The answer isn't to disable automated reconciliation entirely. The answer is to build controls that match how real operations work.

The following flowchart illustrates the problematic auto-reconciliation loop and where the proposed controls intervene.

flowchart TD A[Drift Detected] --> B{Approval Gate?} B -- No --> C[Auto-Revert] C --> D[Incident Repeats] D --> A B -- Yes --> E[Human Review] E --> F{Legitimate Drift?} F -- Yes --> G[Adopt into Code] F -- No --> H[Reconcile Safely] I[Reconciliation Window] --> B J[Change Freeze] --> B K[Exclusion Rules] --> A

Approval Gates for Reconciliation

Instead of having the pipeline automatically apply changes when drift is detected, make it stop at a review stage. Send a notification to the relevant team with details about what changed. Require approval before the reconciliation runs. This gives the team time to check whether the drift should be reverted or adopted into the codebase.

This doesn't mean slow operations. A well-designed approval process can be fast. The key is that a human makes the call, not an automated system that lacks context.

Reconciliation Windows

Define specific time windows when automated reconciliation is allowed to run. For example, only between 9 AM and 5 PM on weekdays. Outside those hours, drift is detected and reported, but not automatically fixed.

This simple rule prevents the 2 AM incident scenario.

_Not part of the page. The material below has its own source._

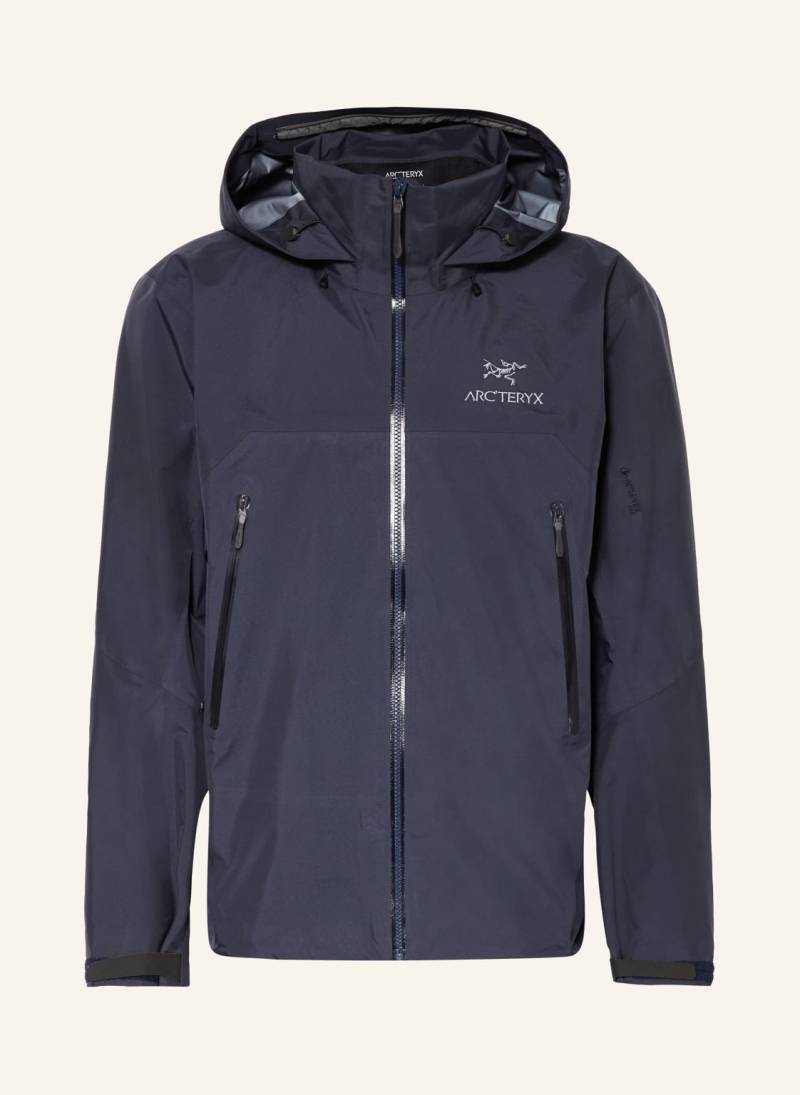 Arc'teryx Funktionsjacke Beta blau von Arcteryx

If an emergency change happens at night, the pipeline will log it and alert the team, but won't undo the fix until morning when someone can review it properly.

Change Freezes

When the team is in a freeze period, turn off all automated reconciliation. Freezes happen before major releases, during audits, or during critical migrations. During a freeze, drift is monitored and logged, but no automatic changes are allowed. The team can re-enable reconciliation after the freeze ends and after confirming that all legitimate changes have been recorded in code.

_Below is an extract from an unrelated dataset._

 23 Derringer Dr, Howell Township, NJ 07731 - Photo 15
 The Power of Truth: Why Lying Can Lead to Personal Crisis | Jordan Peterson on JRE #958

Exclusion Rules for Dynamic Resources

Some resources change frequently outside the pipeline by design. Auto-scaling groups adjust size based on load. Monitoring tools automatically tune configurations. These resources should be excluded from automated reconciliation or given special rules that allow certain types of drift.

For example, in Terraform you can use the lifecycle block with ignore_changes to prevent the pipeline from reverting legitimate dynamic adjustments:

resource "aws_autoscaling_group" "app" {
  name               = "production-app-asg"
  min_size           = 2
  max_size           = 10
  desired_capacity   = 4
  launch_configuration = aws_launch_configuration.app.id
  vpc_zone_identifier = ["subnet-abc123", "subnet-def456"]

  lifecycle {
    ignore_changes = [
      desired_capacity,
      min_size,
      max_size,
    ]
  }
}

This tells Terraform to ignore changes to the scaling parameters, so manual scaling during load spikes won't be reverted.

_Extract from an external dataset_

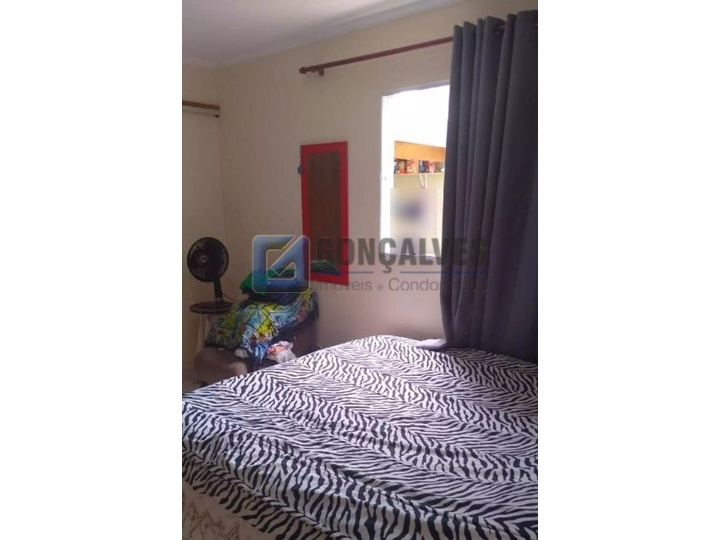 14774, Casa, para aluguel, para alugar, 3.300,00,Assunção, São Bernardo do Campo,2 quartos: B (16)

This isn't about making exceptions to the rule. It's about recognizing that some infrastructure is inherently dynamic, and treating its normal operational changes as drift creates more problems than it solves.

A Practical Checklist

Before enabling automated reconciliation for any resource group, verify these points:

Can the team override or pause reconciliation during incidents?
Is there a defined reconciliation window that excludes off-hours?
Are dynamic resources like auto-scaling groups excluded or given special rules?
Does the pipeline require human approval before applying reconciliation changes?
Is there a documented process for adopting legitimate drift back into code?

The Real Takeaway

Automated reconciliation is a tool, not a policy. It works well when your infrastructure is stable, your changes all go through the pipeline, and incidents are rare. It works against you when operations are messy, emergencies happen, and humans need to make judgment calls.

The teams that handle this well don't automate everything. They automate the detection and notification of drift, but keep the decision to reconcile in human hands. They build windows and freezes that match their operational reality. They exclude resources that are supposed to be dynamic.

Your infrastructure will drift from your code. Some of that drift will be a problem. Some of it will be the reason your service stayed up. The goal isn't to eliminate drift. The goal is to have enough control to know which kind you're dealing with before you act.